La imagen de decenas de familias de migrantes y refugiados a las puertas de la sede central de los servicios sociales de emergencia municipales de Madrid están conformando un nuevo rostro de pobreza severa en España, más propio de otros tiempos que del actual Estado del Bienestar.
Por primera vez en décadas, decenas de niños y sus padres vuelven a dormir a la intemperie en el invierno de las ciudades de nuestro país. Al drama personal, se une, además, el estigma social alimentado cada vez más desde un populismo político que criminaliza al extranjero que llega con las manos vacías, sin más anhelo que encontrar un presente y un futuro.
Ante esta tragedia oculta y la falta de reacción de las autoridades locales, autonómicas y estatales, la Archidiócesis de Madrid puso en marcha la Mesa por la Hospitalidad hace cuatro años. Entonces, el cardenal Carlos Osoro hizo un llamamiento a parroquias congregaciones religiosas, movimientos y familias para que ofrecieran instalaciones y pisos para coordinar el servicio a estas personas desplazadas forzosamente.

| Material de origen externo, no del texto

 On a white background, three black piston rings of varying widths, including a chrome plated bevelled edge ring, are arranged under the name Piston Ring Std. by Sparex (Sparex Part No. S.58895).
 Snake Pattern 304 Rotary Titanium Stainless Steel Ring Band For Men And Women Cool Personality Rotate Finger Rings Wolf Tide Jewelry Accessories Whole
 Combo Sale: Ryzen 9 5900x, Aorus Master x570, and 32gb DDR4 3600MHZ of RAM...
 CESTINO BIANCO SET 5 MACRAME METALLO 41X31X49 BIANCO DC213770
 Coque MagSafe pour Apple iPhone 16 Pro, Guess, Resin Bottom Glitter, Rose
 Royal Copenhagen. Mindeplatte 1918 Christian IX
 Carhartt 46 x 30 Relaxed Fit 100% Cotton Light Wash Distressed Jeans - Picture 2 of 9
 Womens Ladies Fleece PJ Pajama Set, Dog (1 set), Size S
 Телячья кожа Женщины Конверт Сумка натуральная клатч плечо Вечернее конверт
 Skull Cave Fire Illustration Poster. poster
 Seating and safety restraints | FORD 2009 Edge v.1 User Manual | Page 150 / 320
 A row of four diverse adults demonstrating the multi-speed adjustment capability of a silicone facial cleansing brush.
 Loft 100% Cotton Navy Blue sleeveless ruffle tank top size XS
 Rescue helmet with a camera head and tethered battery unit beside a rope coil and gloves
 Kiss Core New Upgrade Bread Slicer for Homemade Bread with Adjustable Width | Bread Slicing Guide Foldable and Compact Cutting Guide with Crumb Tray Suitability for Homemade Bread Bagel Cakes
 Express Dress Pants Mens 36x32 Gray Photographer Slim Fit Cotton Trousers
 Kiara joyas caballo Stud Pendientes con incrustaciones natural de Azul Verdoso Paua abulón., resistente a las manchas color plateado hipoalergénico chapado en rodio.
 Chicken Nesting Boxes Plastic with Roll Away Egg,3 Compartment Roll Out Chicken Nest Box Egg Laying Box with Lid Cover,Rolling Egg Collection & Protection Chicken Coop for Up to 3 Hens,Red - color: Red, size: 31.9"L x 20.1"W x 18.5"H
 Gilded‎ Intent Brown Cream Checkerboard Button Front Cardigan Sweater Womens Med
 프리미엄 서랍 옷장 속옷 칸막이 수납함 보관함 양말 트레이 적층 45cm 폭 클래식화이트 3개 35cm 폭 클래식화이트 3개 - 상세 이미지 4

Vida Nueva ha comprobado la impagable labor de dos parroquias madrileñas que, literalmente, se han convertido en hospitales de campaña.
Sin embargo, esta entrega resulta insuficiente ante la gravedad del problema. Máxime, cuando solo seis de las más de 470 parroquias madrileñas forman parte de esta red de urgencia. Un dato que revela que la globalización de la indiferencia no es solo un signo de los tiempos de puertas para afuera.
Eso, sin desdeñar el encomiable esfuerzo que a buen seguro realizan sacerdotes, consagrados y laicos por los excluidos a través de las Cáritas parroquiales y demás programas de apoyo social.
Pero siempre se puede hacer más. La realidad doliente se ha de imponer frente a las múltiples reuniones, encomiendas pastorales y planes de evangelización. Sobre todo, teniendo en cuenta que se trata también de una petición papal y que el propio Francisco abría de nuevo esta semana las puertas del Vaticano para acoger a 43 refugiados de Lesbos.
Siempre cabe escudarse en la falta de recursos humanos y materiales para orillar una responsabilidad que emana de boca de Jesús: “Fui forastero y me hospedasteis”. Entre otras cosas, porque se incurre en un pecado de omisión: “Lo que no hicisteis con uno de estos, los más pequeños, tampoco lo hicisteis conmigo”.
La Iglesia no puede ni debe sustituir al Estado en su deber de velar por el bien común garantizando los derechos fundamentales de los migrantes, pero tampoco puede mirar de lado cuando se está pisoteando su dignidad. ¿Su misión? Ser voz de denuncia y casa de acogida permanente. Por imperativo evangélico.